This App Alerts Consumers About Ethical Apparel Retailers

Photo: Courtesy of Not My Style

Detecting sustainable clothing is possible with a new smartphone feature.

Not My Style, a London-based iPhone app, notifies consumers about the transparency of their favorite fashion brands. With the app, consumers have access to information on how their preferred High Street retailers treat their garment workers.

Today, fast fashion has stormed the retail category and clothes are growing in volume on a regular basis. According to Not My Style, most clothes are made internationally by more than 40 million apparel workers, most of which are located in poverty-stricken countries. Furthermore, many consumers can’t access compliance data. Not My Style aims to change this dilemma by providing consumers the power to choose ethical options for their wardrobes.

After successfully completing its Kickstarter goal in December 2015, Not My Style launched the first version of its iPhone app. The app has rated more than 100 High Street brands based on how much compliance information they share on their websites. Consumers can use the app while they shop, and it also connects to social media platforms, so they can share ratings with friends or contact the brand directly.
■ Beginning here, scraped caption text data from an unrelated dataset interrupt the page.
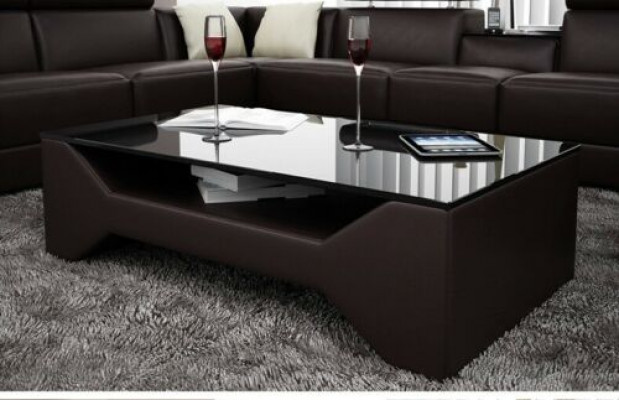 Classic luxury designer coffee table decor sofa living room table leather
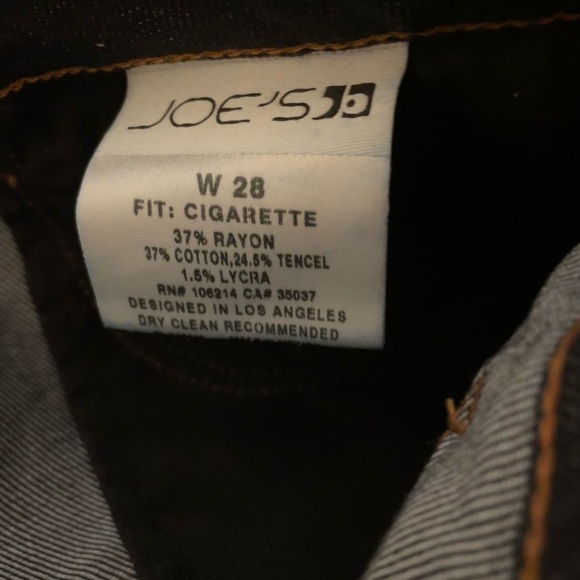 Joe’s Jeans, Cigarettes fit in Geraldine wash, size 28 - Picture 3 of 7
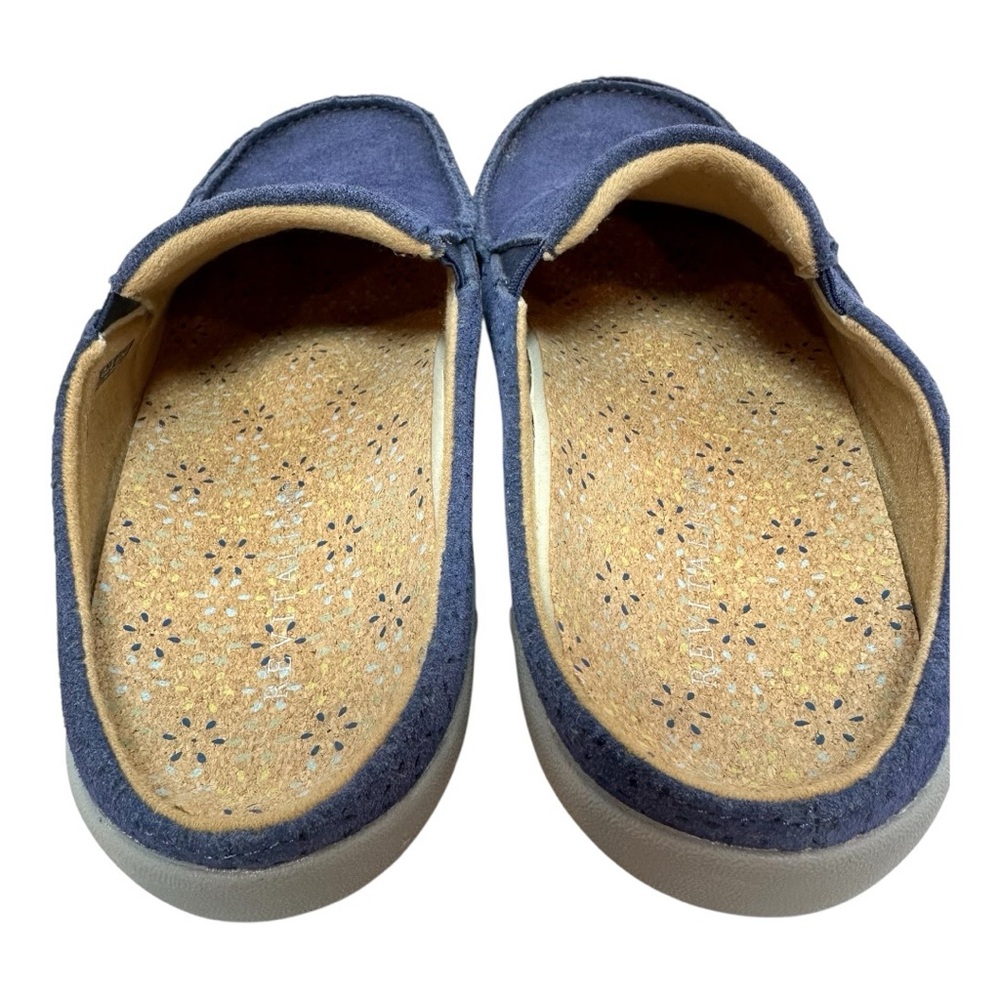 Revitalign Women Navy Blue Suede Slip On Clog Mules Casual Shoes Size 7.5 B - Picture 4 of 6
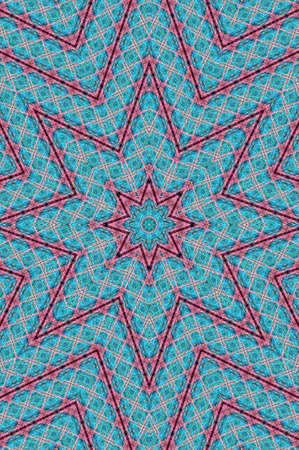 Abstract Colorful Painted Kaleidoscopic Graphic Background. Futuristic Psychedelic Hypnotic Backdrop...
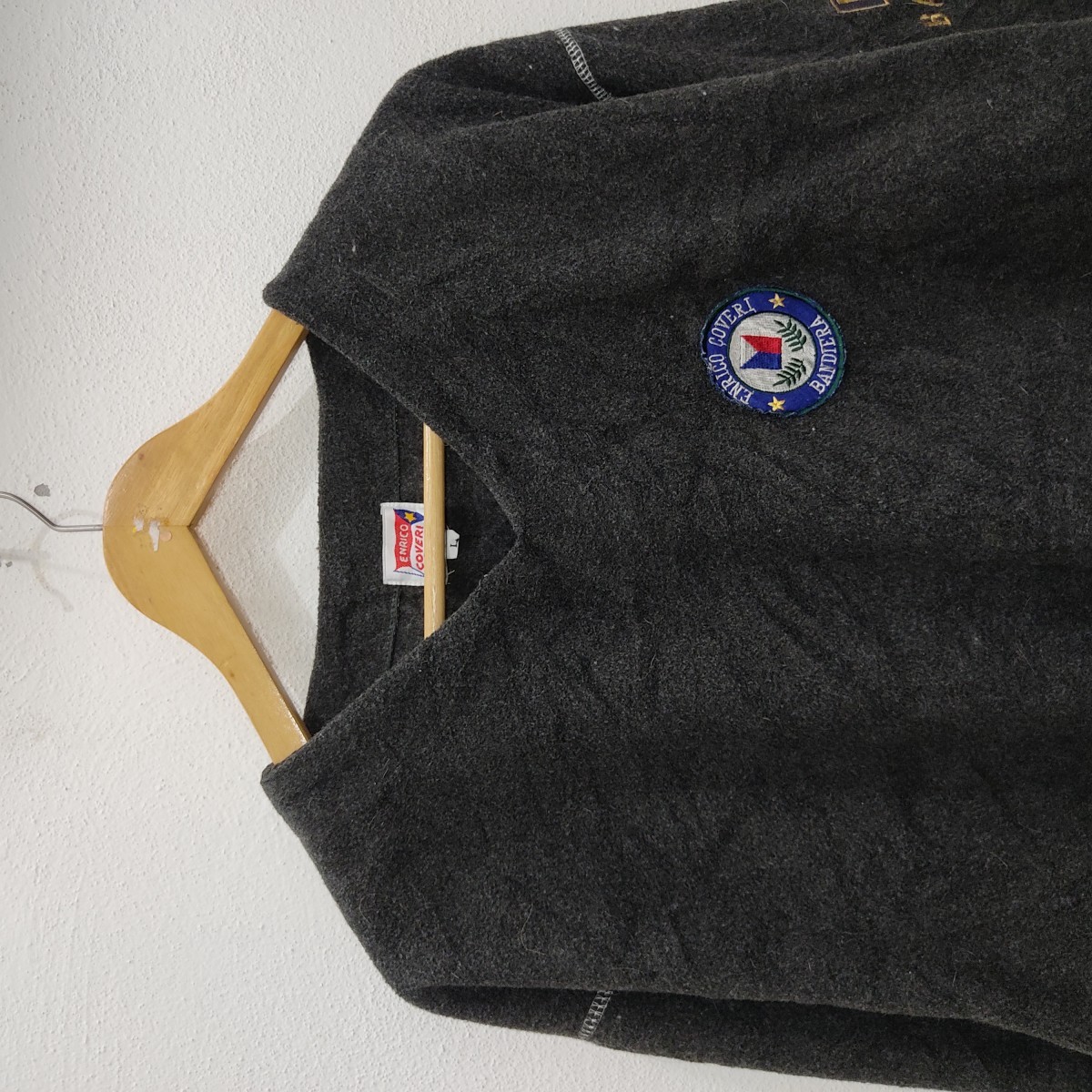 Enrico Coveri - Vintage 90s Bandiera Wool Sweatshirt - 3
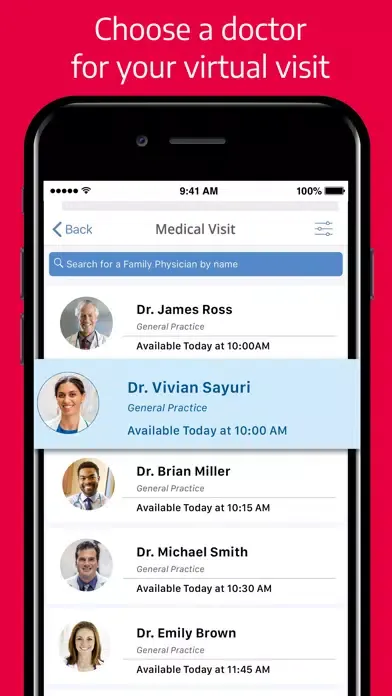 Ảnh chụp màn hình của GHC Care OnDemand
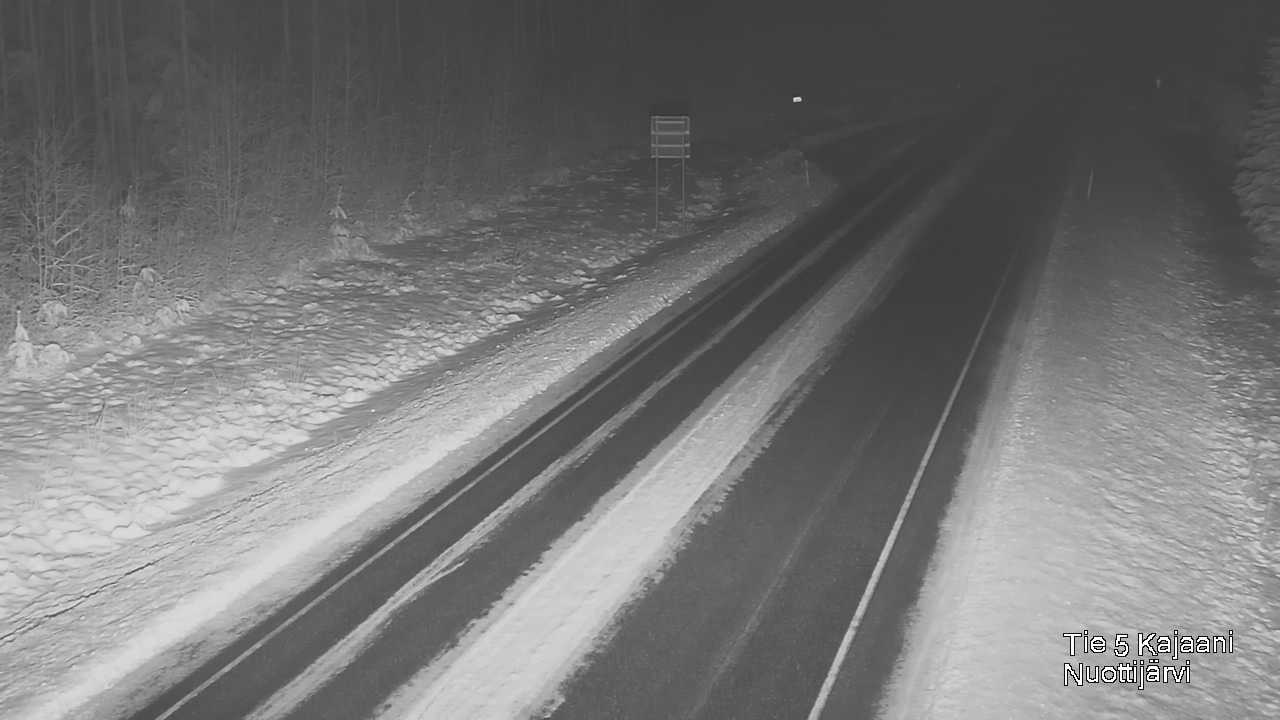 Weather Camera Image Väg 5 Kajaani, Nuottijärvi, Kajaani, Kainuu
Each brands’ website is evaluated using 22 key indicators that determine how much compliance information is disclosed by brands. Not My Style focuses on whether brands disclose apparel factory information, pay their workers a living wage and share supply chain audit results. Each retailer is provided one of three ratings: shop, think or stop. Brands that fall in the “shop” category share the most compliance information, while brands that earn a “stop” rating are the least transparent about working conditions.

Not My Style has already rated many brands on its app. The most transparent brands listed include & Other Stories, New Look and Uniqlo, and Boohoo and Urban Outfitters are ranked among the least visible.

Not My Style plans to launch the app for other smartphones, including Androids and will expand its database to other major cities in the future.